:: Instructions for the task ::
Return the full set of entries precisely. Do not carry over any pictures.

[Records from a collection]
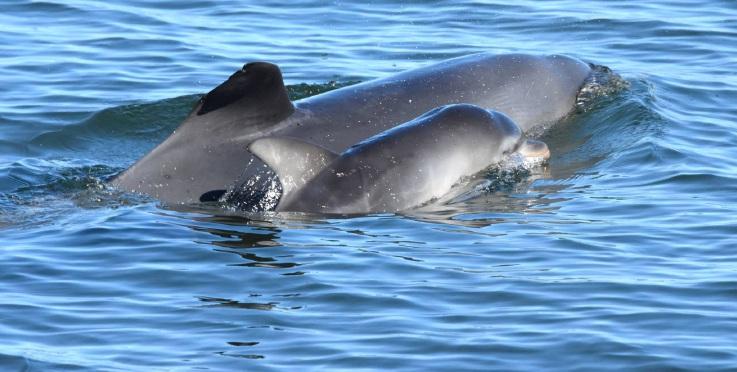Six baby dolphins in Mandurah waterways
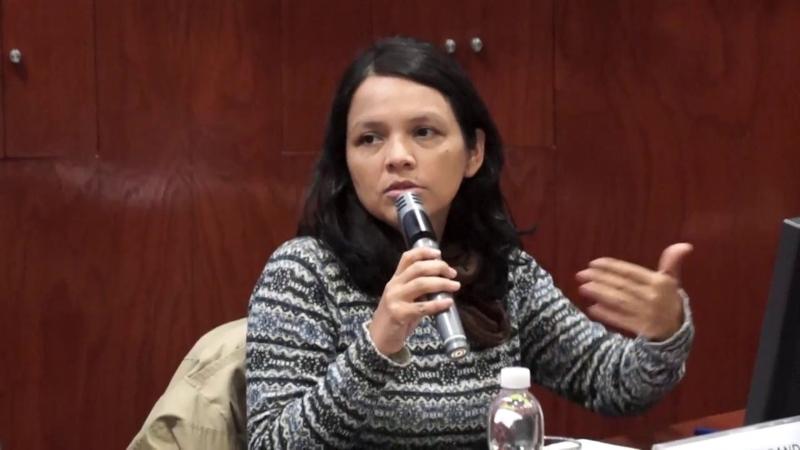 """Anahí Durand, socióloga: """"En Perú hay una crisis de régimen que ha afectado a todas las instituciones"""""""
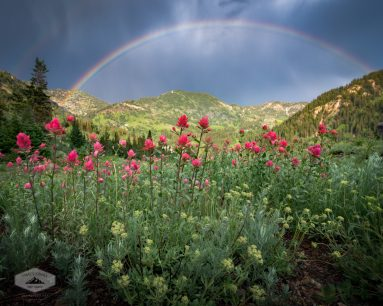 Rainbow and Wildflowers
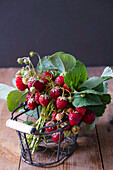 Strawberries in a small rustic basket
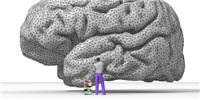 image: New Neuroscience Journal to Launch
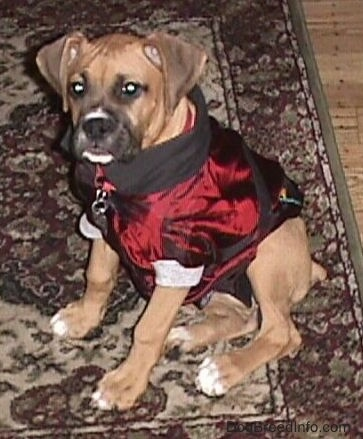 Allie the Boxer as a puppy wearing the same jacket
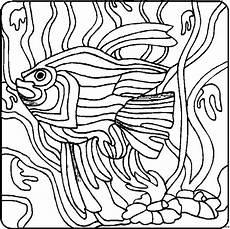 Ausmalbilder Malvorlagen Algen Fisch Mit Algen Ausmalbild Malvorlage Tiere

:: Answer section ::
Six baby dolphins in Mandurah waterways
 """Anahí Durand, socióloga: """"En Perú hay una crisis de régimen que ha afectado a todas las instituciones"""""""
 Rainbow and Wildflowers
 Strawberries in a small rustic basket
 image: New Neuroscience Journal to Launch
 Allie the Boxer as a puppy wearing the same jacket
 Ausmalbilder Malvorlagen Algen Fisch Mit Algen Ausmalbild Malvorlage Tiere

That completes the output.